▸ THE PROBLEM
Keep the images out while you retype all of the data exactly.

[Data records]
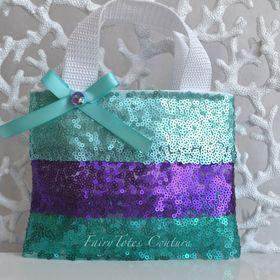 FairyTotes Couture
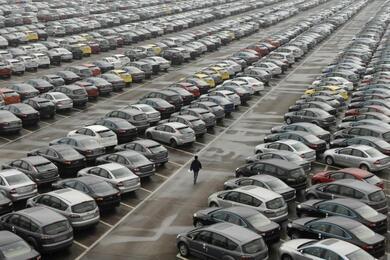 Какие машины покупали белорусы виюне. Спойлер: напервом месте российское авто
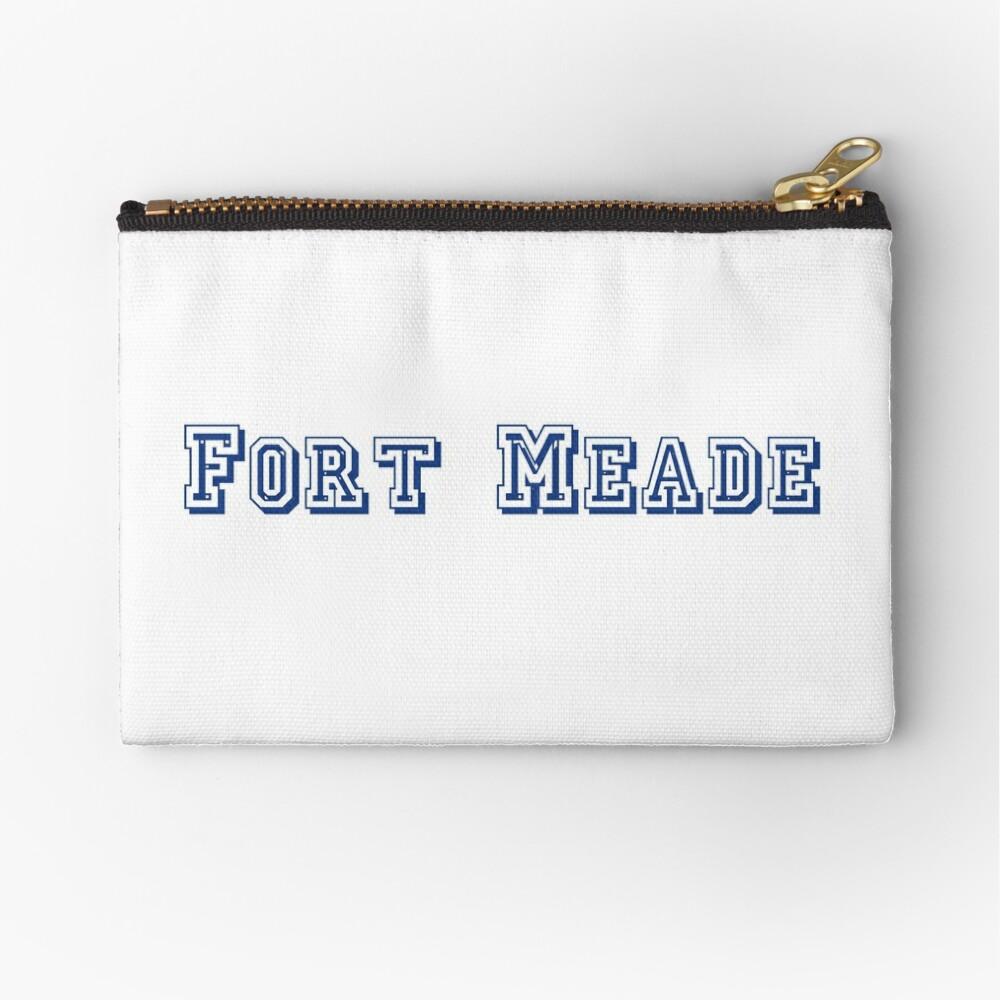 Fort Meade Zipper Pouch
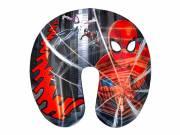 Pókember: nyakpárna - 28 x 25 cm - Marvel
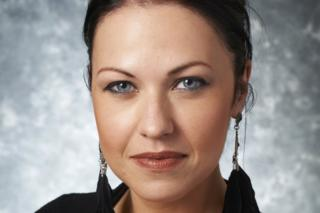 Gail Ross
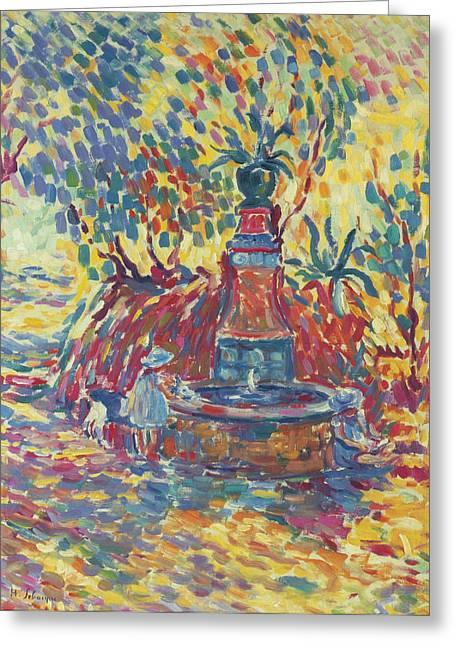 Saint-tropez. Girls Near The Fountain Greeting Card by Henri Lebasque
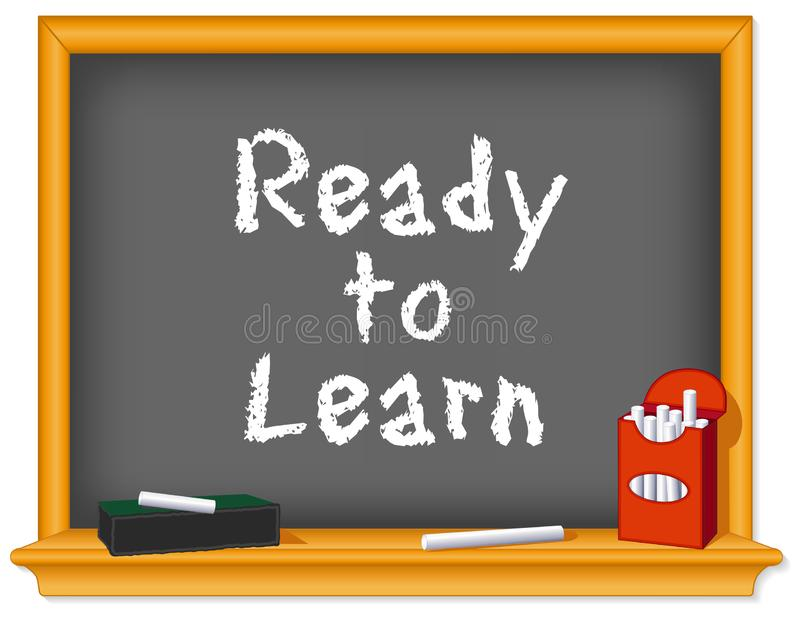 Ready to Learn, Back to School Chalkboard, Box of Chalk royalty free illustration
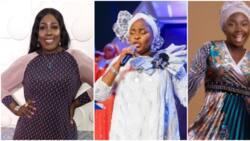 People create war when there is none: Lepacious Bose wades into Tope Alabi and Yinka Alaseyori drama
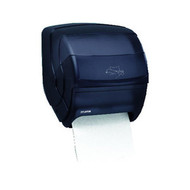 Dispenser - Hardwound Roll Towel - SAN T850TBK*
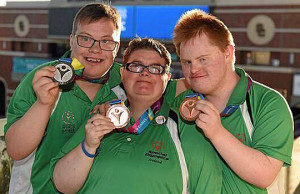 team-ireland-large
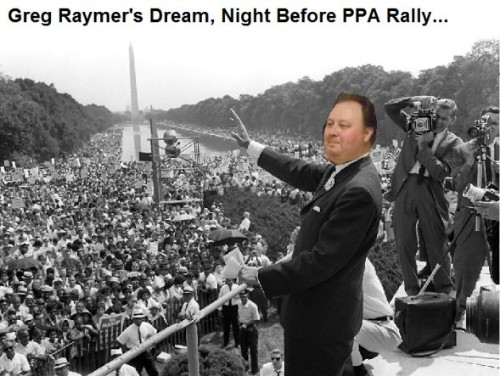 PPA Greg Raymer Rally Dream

▸ EXERCISE RESPONSE
 FairyTotes Couture
 Какие машины покупали белорусы виюне. Спойлер: напервом месте российское авто
 Fort Meade Zipper Pouch
 Pókember: nyakpárna - 28 x 25 cm - Marvel
 Gail Ross
 Saint-tropez. Girls Near The Fountain Greeting Card by Henri Lebasque
 Ready to Learn, Back to School Chalkboard, Box of Chalk royalty free illustration
 People create war when there is none: Lepacious Bose wades into Tope Alabi and Yinka Alaseyori drama
 Dispenser - Hardwound Roll Towel - SAN T850TBK*
 team-ireland-large
 PPA Greg Raymer Rally Dream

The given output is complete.